Spatial question entries:

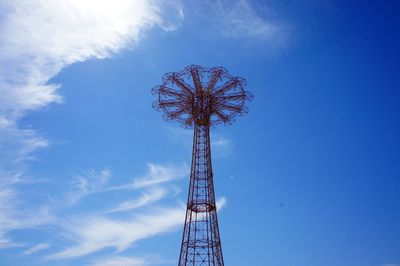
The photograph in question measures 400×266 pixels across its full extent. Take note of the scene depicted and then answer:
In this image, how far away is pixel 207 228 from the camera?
41031mm

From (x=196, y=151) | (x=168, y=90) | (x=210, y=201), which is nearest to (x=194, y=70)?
(x=168, y=90)

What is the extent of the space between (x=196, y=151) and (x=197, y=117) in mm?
3201

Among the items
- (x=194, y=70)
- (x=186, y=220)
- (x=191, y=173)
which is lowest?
(x=186, y=220)

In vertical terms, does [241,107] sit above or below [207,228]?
above

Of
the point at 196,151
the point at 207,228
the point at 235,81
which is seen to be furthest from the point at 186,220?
the point at 235,81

**Set problem**
Write out every line of the data above as a JSON list of strings, one string per line, skipping blank lines and leaving out the pictures.

**Exercise response**
[
  "The photograph in question measures 400×266 pixels across its full extent. Take note of the scene depicted and then answer:",
  "In this image, how far away is pixel 207 228 from the camera?",
  "41031mm",
  "From (x=196, y=151) | (x=168, y=90) | (x=210, y=201), which is nearest to (x=194, y=70)?",
  "(x=168, y=90)",
  "What is the extent of the space between (x=196, y=151) and (x=197, y=117) in mm?",
  "3201",
  "Among the items",
  "- (x=194, y=70)",
  "- (x=186, y=220)",
  "- (x=191, y=173)",
  "which is lowest?",
  "(x=186, y=220)",
  "In vertical terms, does [241,107] sit above or below [207,228]?",
  "above",
  "Of",
  "the point at 196,151",
  "the point at 207,228",
  "the point at 235,81",
  "which is seen to be furthest from the point at 186,220?",
  "the point at 235,81"
]